For years, scientists have speculated that morning sickness is connected to a lower risk of miscarriage, but the evidence was lacking. A new analysis involving nearly 800 pregnant women shows there may be some truth to this claim.
As many expectant women know all too well, the first half of a pregnancy is often mired by bouts of nausea and vomiting. Morning sickness tends to go away after about four months, but some women are stuck with these symptoms for the entire duration of the pregnancy. Scientists aren’t entirely sure what causes it, but it may have something to do with the way the body protects the fetus against toxins and dangerous microorganisms in foods and beverages.

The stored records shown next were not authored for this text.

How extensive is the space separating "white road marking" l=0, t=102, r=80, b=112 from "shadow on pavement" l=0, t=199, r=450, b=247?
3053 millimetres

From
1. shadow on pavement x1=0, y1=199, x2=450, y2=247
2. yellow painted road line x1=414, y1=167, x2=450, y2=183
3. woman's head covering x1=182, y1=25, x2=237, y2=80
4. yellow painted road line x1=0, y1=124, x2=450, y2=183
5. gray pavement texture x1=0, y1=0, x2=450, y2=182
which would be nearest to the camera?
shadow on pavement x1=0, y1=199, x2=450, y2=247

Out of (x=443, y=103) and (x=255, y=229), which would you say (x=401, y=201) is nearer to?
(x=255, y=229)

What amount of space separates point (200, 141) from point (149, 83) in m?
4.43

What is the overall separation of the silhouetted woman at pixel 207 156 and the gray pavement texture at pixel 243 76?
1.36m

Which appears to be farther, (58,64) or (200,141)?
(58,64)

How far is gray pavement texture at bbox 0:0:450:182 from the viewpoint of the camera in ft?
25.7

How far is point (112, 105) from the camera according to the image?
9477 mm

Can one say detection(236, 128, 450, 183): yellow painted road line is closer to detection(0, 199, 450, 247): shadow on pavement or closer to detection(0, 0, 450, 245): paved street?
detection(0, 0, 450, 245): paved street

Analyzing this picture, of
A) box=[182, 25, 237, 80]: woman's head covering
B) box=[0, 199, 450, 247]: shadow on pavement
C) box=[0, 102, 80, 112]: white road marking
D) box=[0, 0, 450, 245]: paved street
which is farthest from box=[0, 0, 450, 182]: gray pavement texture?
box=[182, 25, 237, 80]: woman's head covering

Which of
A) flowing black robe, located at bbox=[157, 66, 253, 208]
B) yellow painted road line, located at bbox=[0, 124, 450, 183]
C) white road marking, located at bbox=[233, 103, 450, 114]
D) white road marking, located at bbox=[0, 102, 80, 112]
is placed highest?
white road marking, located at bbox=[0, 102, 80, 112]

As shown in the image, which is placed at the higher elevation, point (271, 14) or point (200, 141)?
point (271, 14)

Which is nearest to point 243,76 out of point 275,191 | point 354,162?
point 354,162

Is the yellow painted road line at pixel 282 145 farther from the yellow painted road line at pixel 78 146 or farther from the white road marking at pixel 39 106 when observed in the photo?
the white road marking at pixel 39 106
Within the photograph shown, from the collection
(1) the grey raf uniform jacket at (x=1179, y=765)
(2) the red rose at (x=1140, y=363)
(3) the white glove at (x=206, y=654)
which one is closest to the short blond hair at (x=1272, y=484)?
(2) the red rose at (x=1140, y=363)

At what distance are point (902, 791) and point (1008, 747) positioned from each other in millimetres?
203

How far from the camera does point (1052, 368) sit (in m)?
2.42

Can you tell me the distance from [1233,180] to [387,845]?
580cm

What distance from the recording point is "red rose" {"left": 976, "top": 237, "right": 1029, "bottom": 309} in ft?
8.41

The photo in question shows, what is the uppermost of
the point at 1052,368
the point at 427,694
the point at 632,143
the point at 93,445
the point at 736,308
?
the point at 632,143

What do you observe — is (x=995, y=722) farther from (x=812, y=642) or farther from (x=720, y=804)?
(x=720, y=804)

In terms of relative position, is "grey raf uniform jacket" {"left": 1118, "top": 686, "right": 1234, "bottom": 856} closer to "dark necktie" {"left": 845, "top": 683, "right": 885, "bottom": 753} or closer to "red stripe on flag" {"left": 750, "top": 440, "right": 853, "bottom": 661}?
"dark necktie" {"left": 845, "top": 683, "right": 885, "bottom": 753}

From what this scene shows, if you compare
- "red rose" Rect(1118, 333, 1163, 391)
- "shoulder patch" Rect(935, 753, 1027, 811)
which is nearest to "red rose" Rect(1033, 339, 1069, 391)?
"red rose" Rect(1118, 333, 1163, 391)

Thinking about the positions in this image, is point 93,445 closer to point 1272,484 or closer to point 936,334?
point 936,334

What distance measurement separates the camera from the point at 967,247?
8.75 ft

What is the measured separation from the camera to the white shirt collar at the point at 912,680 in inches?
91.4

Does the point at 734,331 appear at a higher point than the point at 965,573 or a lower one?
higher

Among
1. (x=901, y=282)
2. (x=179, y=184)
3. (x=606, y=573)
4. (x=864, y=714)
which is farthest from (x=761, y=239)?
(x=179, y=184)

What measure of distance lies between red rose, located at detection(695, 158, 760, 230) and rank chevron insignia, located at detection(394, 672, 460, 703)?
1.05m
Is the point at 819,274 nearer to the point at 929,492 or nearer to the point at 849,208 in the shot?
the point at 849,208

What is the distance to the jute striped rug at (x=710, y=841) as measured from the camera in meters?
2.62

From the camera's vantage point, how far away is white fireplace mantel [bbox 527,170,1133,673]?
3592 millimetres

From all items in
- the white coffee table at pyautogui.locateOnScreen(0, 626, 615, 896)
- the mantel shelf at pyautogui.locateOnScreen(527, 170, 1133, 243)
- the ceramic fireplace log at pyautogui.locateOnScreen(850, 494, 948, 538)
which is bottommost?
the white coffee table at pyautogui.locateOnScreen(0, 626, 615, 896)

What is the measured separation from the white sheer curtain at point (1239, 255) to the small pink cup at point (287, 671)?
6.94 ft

Many expectant women also know that friends and family are apt to point out that morning sickness—which happens in about 80 percent of all pregnancies—is a good sign that the pregnancy is going well. Trouble is, much of this is anecdotal, and there hasn’t been a lot of high-quality evidence to support the claim. A new study published in JAMA Internal Medicine by researchers from the NIH’s National Institute of Child Health and Human Development have finally addressed this shortcoming, but more research will be needed to make a definitive confirmation.
“Our study evaluates symptoms from the earliest weeks of pregnancy, immediately after conception, and confirms that there is a protective association between nausea and vomiting and a lower risk of pregnancy loss,” noted Stefanie N. Hinkle, a researcher at NICHD and a co-author of the study, in a statement.
For the study, Hinkle and her team pulled data from previous research—a 2014 study that looked into the effects of aspirin on pregnancies (known as the EAGeR trial). The 797 women enrolled in this study kept daily diaries of whether they experienced nausea and vomiting from weeks two to eight of their pregnancies, while also answering a monthly questionnaire about their symptoms up to week 36 of their pregnancies. Prior studies failed to acquire such detailed reports in the early stages, and they typically asked women about their symptoms after they experienced a pregnancy loss.
Of these 797 women, a total of 188 experienced a pregnancy loss (23.6 percent). By the two-month mark, around 57 percent of women experienced regular bouts of nausea, while another 27 percent reported both nausea and vomiting. This latter group of women was 50 to 75 percent less likely to have a miscarriage compared to those women who didn’t deal with any sickness. The same results also applied to women who had a prior history of miscarriage.
This study is an important step forward, but it doesn’t mean that pregnant women who don’t have these symptoms should be worried. No two pregnancies are the same, and no two women are completely alike. Looking ahead to future research, it would be good to see scientists draw data from elsewhere, and not just a study that focused on the effects of aspirin on a pregnancy. Finally, this study was purely correlative—and we all know that correlation does not imply causation. With this in mind, the researchers are already planning to do more research to find out if they can figure out the connection.